Las mujeres hemos mantenido una lucha histórica por siglos para acceder a espacios de visibilidad, escucha y toma de decisiones. La creación de instituciones que responden a nuestras necesidades colectivas y garantizan nuestros derechos son parte de los logros de esa pugna.
Sin embargo y pese a nuestros deseos de progresividad, existe una paradoja fundamental: las instituciones creadas para defender los derechos pueden replicar las mismas estructuras de exclusión y control jerárquico que sistemática e históricamente nos han lastimado. Esto puede ocurrir gracias a dar continuidad a lógicas patriarcales, burocráticas y tutelares que carecen de una perspectiva de reconocimiento de las mujeres como sujetas de derechos.
Para que una institución trabaje por los derechos de las mujeres no sólo debe trabajar en congruencia con los marcos jurídicos que buscan la garantía de nuestros derechos, sino también adoptar principios éticos que así lo fomenten como la transparencia, participación, diversidad y rendición de cuentas.

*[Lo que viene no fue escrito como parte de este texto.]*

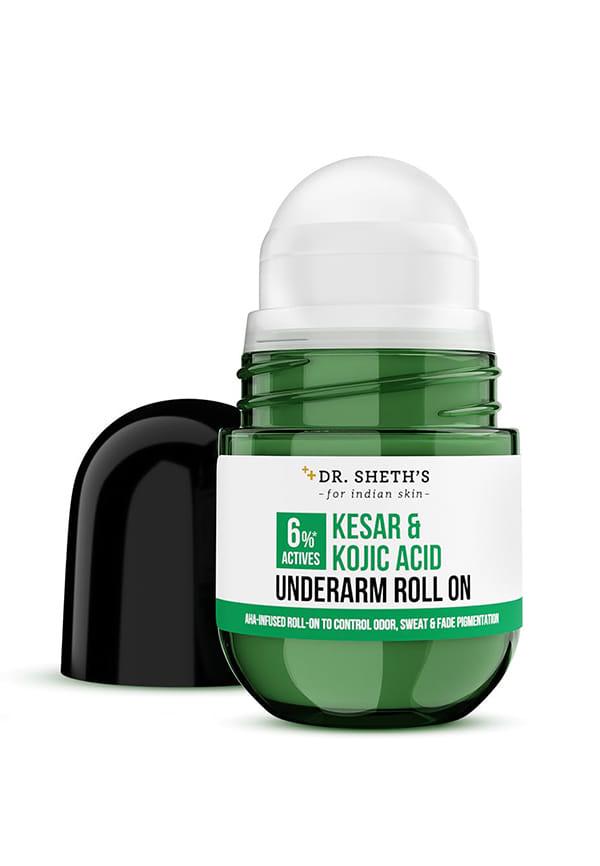 Kesar & Kojic Acid Underarm Roll On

La demanda del acceso de las mujeres a espacios de incidencia política y toma de decisiones ha sido constante y, pese a existir logros, garantizar que haya mujeres ejerciendo un poder no es suficiente si su presencia no implica cambios tangibles en las estructuras de poder.
Para dejar de reproducir las dinámicas patriarcales no basta con abrir los espacios a mujeres que simpatizan con los principios de los hombres al poder; la selección de funcionarias públicas debe realizarse a través de procesos que permitan la participación de las mujeres en su diversidad y con criterios de representación y criterios de mérito.
Cuando las instituciones que deben trabajar por los derechos de las mujeres no funcionan de manera democrática se convierten en instrumentos de control y simulación en lugar de espacios de transformación por la justicia social y la equidad.